Work request = All lines from the one containing "class: Mammalia" to the end of the entries below should be output exactly as they appear. No other lines should be output.

Records provided =
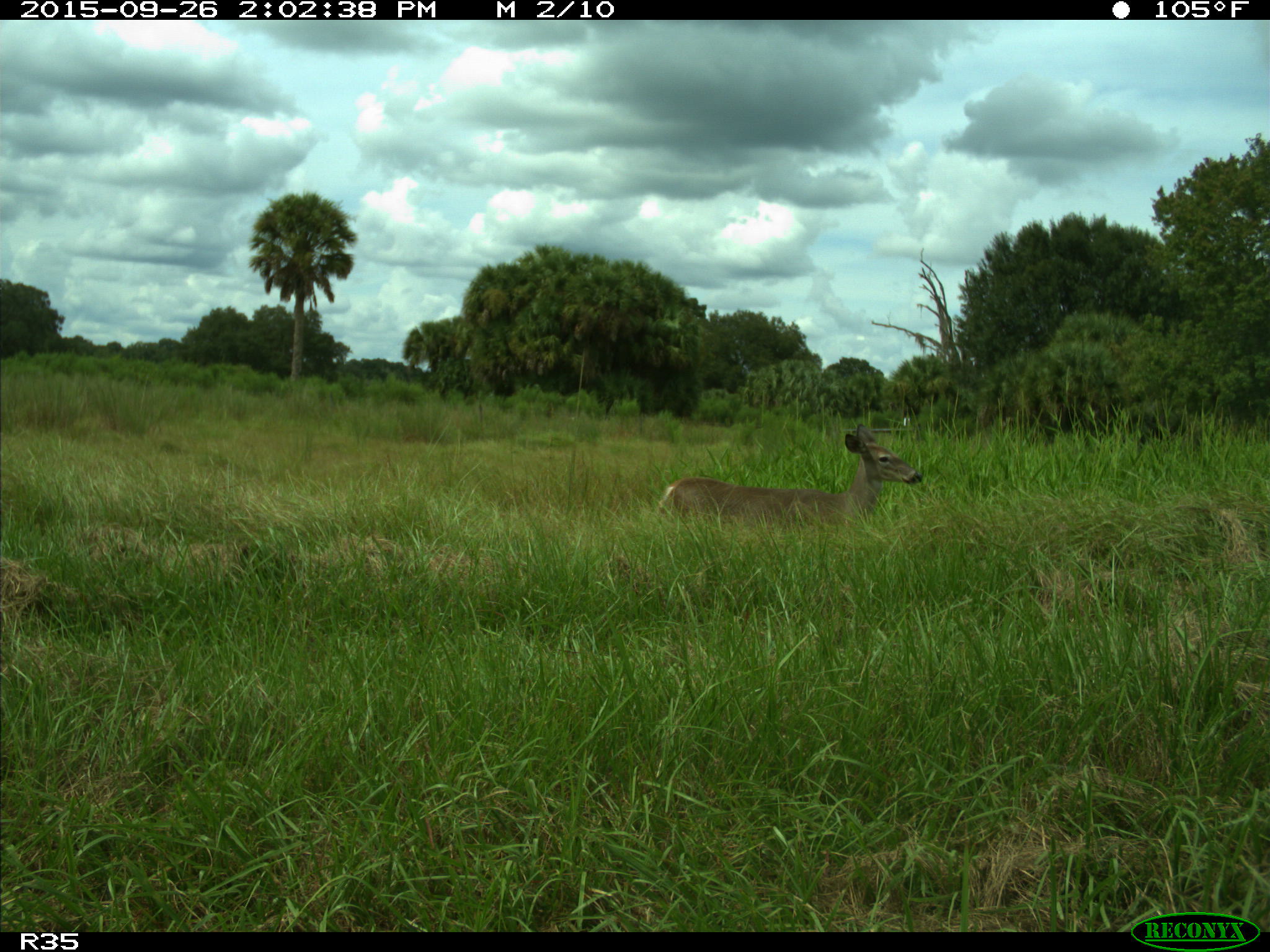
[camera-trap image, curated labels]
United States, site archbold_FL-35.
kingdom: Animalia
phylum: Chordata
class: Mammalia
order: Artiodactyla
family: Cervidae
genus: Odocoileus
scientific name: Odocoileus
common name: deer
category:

Solution to the problem =
class: Mammalia
order: Artiodactyla
family: Cervidae
genus: Odocoileus
scientific name: Odocoileus
common name: deer
category:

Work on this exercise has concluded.